Cómo evitar que el perro ladre

Los ladridos de los perros, además de que puede ser el síntoma de algún malestar o enfermedad en el animal, alteran los nervios de las personas de su entorno y, si vivimos en comunidad, puede llegar a ser un problema vecinal. El ladrido es una forma más que tiene nuestra mascota de comunicarse, pero si lo hace de forma continuada podemos pensar que está intentando llamar nuestra atención por algún problema.

El perro es el animal social por excelencia y, si está mucho tiempo solo, manifestará su malestar en forma de ladridos. Por ello, hemos de procurar dejarlo solo el menor tiempo posible y hacer que comparta con nosotros nuestras salidas de ocio.

En el caso de que nos veamos obligados a dejarlo mucho tiempo en soledad, le compraremos juguetes adecuados a su edad y a su tamaño y le enseñaremos a entretenerse con ellos.

El ladrido de nuestro perro se puede deber, simplemente, a rabietas. Entonces, lo que tenemos que hacer es acercarnos a nuestra mascota por detrás, agarrarla de forma que la inmovilicemos, y gritar un “No” contundente.

A continuación, dejaremos al perro solo y lo ignoraremos. Cuando el perro deje de ladrar sí que iremos a junto a él y le daremos cariño, a modo de compensación por un buen comportamiento.

Por mucho que nos moleste y que nos duela pensando que el perro puede tener algún sufrimiento, el único acercamiento que debemos tener cuando nuestro perro ladre es el señalado en el punto anterior. Así que, cuando nuestra mascota ladre de forma continuada, tenemos que ignorarlo, de modo que comprenda que con esa actuación no logra llamar nuestra atención ni consigue nuestro cariño.

Otra alternativa para que nuestro perro no ladre es hacer que practique mucho ejercicio y, si es posible, socializando con otros animales y personas. De este modo, lograremos que nuestra mascota esté feliz y saludable y no requiera nuestra atención constante para estar satisfecha.
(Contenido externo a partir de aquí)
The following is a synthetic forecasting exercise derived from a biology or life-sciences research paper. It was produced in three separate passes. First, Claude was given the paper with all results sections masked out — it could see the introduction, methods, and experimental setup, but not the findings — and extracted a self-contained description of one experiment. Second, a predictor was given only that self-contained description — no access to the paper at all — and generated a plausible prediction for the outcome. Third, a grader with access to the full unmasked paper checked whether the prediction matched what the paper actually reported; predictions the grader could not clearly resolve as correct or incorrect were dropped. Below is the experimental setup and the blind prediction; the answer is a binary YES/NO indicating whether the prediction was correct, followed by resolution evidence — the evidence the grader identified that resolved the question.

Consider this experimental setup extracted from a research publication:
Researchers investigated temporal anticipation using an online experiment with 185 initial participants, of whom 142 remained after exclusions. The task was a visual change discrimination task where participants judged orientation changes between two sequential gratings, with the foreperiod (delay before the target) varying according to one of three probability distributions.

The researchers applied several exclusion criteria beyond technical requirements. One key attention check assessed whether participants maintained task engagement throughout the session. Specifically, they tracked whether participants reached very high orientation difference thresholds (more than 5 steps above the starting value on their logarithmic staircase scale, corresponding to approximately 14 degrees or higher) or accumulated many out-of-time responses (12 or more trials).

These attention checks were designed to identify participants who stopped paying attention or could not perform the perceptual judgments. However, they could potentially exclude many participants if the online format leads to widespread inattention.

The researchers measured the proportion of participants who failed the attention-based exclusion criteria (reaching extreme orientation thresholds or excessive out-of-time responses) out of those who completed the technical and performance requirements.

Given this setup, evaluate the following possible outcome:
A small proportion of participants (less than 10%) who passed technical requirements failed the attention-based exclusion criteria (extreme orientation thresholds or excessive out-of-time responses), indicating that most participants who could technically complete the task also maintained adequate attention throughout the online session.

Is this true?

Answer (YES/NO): NO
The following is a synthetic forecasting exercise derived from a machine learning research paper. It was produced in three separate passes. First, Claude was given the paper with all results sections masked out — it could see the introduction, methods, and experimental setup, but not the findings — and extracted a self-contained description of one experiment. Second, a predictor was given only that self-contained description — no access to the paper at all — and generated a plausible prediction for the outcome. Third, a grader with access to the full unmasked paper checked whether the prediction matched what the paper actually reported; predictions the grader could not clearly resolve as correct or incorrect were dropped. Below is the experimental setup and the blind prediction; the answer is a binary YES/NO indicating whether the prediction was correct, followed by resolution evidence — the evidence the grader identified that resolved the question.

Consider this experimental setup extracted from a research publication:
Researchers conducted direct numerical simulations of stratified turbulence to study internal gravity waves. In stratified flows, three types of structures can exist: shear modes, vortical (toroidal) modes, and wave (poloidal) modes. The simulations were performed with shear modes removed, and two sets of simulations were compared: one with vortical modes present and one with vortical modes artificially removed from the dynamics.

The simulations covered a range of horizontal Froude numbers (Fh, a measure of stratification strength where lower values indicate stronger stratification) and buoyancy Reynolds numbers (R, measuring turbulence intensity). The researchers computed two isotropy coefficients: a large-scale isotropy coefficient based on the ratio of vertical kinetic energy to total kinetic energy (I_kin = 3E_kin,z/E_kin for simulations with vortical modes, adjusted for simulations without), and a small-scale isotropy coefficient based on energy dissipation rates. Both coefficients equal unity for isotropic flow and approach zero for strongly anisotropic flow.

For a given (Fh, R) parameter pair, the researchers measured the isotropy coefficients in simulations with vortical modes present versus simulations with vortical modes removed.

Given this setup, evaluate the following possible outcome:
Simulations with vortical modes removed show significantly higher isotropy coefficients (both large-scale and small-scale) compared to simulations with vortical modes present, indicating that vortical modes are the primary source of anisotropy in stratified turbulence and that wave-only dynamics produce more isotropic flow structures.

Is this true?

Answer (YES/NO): NO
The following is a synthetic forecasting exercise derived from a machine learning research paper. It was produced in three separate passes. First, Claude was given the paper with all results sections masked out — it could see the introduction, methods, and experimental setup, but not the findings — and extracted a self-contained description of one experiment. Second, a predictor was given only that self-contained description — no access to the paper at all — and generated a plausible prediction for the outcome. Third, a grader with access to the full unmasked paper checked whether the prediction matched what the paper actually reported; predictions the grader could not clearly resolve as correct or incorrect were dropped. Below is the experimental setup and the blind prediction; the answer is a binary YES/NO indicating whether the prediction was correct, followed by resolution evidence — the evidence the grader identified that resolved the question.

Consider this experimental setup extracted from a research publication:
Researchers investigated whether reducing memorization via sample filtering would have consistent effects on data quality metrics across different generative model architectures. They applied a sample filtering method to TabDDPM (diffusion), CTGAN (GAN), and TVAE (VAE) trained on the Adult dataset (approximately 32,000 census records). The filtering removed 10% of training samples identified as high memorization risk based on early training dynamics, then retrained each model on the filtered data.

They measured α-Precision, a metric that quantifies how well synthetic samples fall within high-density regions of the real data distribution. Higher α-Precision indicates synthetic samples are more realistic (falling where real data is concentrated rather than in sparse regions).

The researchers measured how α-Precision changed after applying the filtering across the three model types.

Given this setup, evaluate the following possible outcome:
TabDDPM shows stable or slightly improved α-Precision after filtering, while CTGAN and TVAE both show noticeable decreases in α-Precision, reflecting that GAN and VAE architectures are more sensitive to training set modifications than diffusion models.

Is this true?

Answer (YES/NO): YES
Nunca debemos recurrir a un bozal para que nuestro perro no ladre cuando estamos ausentes y no moleste a los vecinos. Lo único que conseguiríamos de este modo es que la mascota esté frustrada y mucho más ansiosa. Además, aunque sería una solución ante el ruido que provoca en el vecindario, estaríamos actuando de una forma cruel con el animal.

Si seguimos todas las pautas indicadas y nuestro perro sigue ladrando, debemos acudir al veterinario ya que puede que el ladrido sea el síntoma de una enfermedad que nosotros no hemos detectado.